Chambering and extraction came without a hitch. With three shooters taking turns firing, groups ranged from 1 ¾ to 2 ½ inches, giving us an average of 2.15 inches with shots (depending upon the marksman), hitting slightly right to point of aim or a bit low-right. Performance was flawless and recoil was light. The 99 was really a serviceable bolt-action rifle. No complaints here.
We initially rested 25-yard groups with the Type 14 Nambu and were somewhat disappointed. Shots were widely spaced and leaned to the right. Average spreads were in the 7-inch range. Offhand at 10 yards, groups tightened up a tad with shots regularly coming in at only about an inch smaller, though at least near the center of the bullseye target. We all attributed this to the pistol’s creepy, though extremely light 2-pound triggerpull with a surprise let-off. It was difficult to judge the amount of travel, which caused shooters to anticipate the shot.

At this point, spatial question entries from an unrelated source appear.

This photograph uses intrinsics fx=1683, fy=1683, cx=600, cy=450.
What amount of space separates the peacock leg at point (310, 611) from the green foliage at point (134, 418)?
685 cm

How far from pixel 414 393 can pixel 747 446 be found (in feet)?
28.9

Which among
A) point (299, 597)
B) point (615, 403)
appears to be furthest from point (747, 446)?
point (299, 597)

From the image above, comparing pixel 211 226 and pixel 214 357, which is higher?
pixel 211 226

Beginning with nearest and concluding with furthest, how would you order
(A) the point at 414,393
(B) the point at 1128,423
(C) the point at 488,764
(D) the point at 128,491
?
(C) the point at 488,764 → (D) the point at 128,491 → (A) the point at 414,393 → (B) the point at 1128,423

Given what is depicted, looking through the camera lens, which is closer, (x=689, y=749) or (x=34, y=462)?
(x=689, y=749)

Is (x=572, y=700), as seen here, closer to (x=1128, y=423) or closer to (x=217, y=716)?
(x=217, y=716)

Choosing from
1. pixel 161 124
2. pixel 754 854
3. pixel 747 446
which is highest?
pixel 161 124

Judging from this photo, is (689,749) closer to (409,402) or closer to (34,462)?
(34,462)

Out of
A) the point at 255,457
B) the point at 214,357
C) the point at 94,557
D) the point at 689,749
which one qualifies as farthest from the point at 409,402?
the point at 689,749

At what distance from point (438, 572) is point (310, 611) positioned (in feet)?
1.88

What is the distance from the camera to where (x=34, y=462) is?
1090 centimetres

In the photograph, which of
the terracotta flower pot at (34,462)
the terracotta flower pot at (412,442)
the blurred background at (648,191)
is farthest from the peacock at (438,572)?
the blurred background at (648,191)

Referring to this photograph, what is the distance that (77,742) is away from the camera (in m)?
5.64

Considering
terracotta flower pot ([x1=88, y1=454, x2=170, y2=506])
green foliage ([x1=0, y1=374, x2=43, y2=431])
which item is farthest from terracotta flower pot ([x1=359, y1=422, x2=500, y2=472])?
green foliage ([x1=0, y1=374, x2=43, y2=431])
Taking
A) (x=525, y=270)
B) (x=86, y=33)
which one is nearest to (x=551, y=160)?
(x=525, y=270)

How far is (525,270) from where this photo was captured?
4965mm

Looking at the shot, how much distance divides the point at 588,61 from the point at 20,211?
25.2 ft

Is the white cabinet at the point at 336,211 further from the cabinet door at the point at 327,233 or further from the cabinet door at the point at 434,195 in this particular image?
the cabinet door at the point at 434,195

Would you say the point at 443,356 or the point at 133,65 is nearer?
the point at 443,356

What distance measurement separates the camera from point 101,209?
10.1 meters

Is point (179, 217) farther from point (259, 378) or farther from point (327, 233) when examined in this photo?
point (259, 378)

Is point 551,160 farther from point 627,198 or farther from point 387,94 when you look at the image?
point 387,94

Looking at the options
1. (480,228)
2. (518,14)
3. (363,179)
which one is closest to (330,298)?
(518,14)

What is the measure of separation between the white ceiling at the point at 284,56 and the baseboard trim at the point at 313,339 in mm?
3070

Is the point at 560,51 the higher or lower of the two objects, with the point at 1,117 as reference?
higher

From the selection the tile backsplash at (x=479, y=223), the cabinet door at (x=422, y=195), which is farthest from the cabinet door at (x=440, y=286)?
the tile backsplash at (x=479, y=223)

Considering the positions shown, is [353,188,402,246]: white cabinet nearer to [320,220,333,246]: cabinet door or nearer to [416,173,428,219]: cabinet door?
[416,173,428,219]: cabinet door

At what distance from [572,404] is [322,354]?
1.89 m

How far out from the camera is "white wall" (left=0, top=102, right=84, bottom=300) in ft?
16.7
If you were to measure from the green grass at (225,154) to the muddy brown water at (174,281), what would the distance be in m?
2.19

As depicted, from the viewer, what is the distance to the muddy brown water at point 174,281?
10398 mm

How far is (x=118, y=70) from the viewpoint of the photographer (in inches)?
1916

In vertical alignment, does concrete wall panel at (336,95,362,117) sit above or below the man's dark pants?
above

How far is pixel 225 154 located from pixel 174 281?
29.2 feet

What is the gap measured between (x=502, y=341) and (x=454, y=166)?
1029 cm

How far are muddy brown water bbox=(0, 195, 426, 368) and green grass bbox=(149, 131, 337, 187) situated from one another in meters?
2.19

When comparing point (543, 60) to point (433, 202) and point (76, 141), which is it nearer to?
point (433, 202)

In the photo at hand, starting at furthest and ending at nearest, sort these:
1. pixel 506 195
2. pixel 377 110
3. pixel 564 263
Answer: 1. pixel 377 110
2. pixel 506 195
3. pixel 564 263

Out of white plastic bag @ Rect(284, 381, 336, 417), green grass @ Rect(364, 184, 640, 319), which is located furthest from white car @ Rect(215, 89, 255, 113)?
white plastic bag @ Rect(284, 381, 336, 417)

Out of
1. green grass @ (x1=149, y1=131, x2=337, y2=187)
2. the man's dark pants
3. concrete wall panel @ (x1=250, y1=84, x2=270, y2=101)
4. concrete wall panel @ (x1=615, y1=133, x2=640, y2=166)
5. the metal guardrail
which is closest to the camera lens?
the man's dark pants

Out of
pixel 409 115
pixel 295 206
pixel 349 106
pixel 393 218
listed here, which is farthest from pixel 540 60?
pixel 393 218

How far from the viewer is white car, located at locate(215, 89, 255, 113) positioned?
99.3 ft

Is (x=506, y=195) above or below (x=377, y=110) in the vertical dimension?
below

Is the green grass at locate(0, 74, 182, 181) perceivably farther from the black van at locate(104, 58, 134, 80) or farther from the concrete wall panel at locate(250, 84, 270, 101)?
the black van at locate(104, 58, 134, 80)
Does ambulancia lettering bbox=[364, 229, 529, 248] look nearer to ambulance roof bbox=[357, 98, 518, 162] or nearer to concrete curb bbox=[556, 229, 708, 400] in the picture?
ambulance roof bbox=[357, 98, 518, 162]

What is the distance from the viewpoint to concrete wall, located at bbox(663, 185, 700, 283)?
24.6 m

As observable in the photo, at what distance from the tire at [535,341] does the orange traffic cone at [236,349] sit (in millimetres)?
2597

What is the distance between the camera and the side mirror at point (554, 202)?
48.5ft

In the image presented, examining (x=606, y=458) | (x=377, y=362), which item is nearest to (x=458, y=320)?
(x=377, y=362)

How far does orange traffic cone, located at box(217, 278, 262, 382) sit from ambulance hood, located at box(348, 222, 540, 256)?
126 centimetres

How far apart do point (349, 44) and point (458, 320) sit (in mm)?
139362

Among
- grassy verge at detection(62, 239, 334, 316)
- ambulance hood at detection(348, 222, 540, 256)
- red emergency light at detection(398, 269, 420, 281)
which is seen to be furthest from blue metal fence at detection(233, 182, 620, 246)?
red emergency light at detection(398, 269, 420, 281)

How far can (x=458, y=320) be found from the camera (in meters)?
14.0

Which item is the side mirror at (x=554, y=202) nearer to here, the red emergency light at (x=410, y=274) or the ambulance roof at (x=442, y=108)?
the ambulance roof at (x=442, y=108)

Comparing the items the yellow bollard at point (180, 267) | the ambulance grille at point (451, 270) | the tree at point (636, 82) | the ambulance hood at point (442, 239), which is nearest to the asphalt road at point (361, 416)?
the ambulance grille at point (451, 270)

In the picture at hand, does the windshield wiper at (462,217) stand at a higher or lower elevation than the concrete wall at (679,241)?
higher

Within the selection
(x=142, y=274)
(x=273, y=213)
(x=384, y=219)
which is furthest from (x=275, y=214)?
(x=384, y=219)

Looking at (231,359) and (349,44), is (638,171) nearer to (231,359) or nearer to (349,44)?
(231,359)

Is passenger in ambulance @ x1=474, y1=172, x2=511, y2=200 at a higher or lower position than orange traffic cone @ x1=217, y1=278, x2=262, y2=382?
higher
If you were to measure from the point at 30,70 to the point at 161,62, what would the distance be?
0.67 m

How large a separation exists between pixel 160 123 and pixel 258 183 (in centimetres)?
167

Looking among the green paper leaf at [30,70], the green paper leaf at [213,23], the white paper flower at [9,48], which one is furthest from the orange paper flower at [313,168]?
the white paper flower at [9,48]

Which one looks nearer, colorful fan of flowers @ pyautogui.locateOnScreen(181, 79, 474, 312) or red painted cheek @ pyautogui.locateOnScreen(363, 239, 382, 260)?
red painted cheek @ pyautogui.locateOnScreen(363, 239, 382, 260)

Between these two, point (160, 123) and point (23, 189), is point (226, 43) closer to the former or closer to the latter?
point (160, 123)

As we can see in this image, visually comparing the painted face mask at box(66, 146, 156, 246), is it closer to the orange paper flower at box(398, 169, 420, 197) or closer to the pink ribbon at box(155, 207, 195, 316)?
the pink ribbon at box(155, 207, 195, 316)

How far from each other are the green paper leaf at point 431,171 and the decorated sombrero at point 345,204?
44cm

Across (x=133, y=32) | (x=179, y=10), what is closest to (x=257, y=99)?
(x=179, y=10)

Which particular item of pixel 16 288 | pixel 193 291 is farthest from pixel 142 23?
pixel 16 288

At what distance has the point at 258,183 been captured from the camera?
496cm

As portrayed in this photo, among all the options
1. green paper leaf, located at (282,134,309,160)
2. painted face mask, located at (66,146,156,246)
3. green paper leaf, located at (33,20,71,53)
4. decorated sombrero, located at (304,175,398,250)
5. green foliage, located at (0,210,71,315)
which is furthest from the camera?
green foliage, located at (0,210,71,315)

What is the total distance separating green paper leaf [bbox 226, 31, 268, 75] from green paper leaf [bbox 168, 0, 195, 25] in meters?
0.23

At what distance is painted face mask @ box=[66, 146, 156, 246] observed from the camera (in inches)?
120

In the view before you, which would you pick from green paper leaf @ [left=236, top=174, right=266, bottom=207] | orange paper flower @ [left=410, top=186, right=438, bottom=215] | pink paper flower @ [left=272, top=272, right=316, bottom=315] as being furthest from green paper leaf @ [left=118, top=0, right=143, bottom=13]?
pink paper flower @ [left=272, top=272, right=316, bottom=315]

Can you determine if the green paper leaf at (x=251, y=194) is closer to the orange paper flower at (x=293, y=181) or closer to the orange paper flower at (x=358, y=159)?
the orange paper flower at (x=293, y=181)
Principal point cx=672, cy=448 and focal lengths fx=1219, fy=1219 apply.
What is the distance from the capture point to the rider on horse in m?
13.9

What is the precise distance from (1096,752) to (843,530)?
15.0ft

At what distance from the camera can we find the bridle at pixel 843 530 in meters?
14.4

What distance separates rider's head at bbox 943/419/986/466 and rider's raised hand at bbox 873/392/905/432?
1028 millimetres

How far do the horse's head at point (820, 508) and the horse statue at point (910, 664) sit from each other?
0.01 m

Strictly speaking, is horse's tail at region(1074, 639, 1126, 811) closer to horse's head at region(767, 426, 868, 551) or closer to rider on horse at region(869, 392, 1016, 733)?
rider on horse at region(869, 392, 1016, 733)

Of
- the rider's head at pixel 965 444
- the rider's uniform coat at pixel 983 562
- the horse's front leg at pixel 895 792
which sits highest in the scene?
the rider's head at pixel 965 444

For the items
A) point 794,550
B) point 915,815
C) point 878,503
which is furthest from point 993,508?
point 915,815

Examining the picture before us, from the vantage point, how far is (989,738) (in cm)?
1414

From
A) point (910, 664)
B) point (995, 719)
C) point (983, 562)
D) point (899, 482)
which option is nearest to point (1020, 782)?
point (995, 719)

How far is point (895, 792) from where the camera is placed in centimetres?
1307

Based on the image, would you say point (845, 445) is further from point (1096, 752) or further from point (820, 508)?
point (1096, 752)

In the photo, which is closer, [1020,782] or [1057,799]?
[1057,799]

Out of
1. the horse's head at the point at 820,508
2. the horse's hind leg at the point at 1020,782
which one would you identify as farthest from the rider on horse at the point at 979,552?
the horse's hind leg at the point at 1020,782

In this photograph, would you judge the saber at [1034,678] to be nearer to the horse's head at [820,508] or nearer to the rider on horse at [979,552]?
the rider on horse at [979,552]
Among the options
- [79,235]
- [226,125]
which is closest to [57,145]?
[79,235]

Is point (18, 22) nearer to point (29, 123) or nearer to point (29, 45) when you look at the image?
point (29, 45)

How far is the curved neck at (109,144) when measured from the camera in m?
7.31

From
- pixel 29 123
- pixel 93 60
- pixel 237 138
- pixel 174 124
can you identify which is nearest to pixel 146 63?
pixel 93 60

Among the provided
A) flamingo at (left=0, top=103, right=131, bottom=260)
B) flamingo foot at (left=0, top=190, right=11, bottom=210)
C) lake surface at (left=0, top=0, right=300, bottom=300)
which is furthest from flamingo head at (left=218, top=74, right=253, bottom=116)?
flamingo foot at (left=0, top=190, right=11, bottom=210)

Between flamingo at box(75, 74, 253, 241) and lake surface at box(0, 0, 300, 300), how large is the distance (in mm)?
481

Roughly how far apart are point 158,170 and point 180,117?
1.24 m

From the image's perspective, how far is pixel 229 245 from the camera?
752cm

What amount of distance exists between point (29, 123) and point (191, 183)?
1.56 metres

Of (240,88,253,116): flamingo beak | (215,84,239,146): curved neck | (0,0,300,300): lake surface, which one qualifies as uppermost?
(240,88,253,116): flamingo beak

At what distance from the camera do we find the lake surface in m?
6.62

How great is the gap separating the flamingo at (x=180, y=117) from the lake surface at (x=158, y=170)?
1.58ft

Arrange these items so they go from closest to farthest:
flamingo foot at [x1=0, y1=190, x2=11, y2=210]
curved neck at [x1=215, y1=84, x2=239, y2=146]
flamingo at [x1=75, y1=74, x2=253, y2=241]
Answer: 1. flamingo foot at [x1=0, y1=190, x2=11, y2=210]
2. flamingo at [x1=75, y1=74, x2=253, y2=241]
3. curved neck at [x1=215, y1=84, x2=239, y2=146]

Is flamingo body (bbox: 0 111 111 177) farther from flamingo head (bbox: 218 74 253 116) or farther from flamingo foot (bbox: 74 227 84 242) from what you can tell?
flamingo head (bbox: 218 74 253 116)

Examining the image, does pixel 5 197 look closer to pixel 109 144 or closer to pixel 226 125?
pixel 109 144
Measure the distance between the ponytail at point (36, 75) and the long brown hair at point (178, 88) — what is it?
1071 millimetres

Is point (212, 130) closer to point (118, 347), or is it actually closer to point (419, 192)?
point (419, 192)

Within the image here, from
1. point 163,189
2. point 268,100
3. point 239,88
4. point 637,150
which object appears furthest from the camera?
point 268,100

General functioning of the Nambu was good, and the inverted V-notch rear and blade front sights were not bad. Removal of the magazine was OK under controlled conditions, but I could see how it might have presented a problem in combat, as would the bolts slamming shut when the mag was wrested from its well.
The late-war 14’s bore was in questionable condition with an overall rough presentation, so we didn’t expect much from it. At 25 yards, the first (and only) shot key-holed before the pistol failed. Though it had been thoroughly inspected prior, either poor manufacturing or the hidden ravages of time shut it down completely after only one round. A later disassembly and investigation showed there was maladaptation between the firing pin and firing pin extension. The gun was later cleaned and lubricated, and then at least seemed to have regained its faculties, though I don’t believe I’ll chance shooting it again.
Type 99s and Type 14s can still be found at prices that are lower than their wartime contemporaries. Above all, with their considerable respective service histories, they remain interesting evocative arms, representatives of their time and service.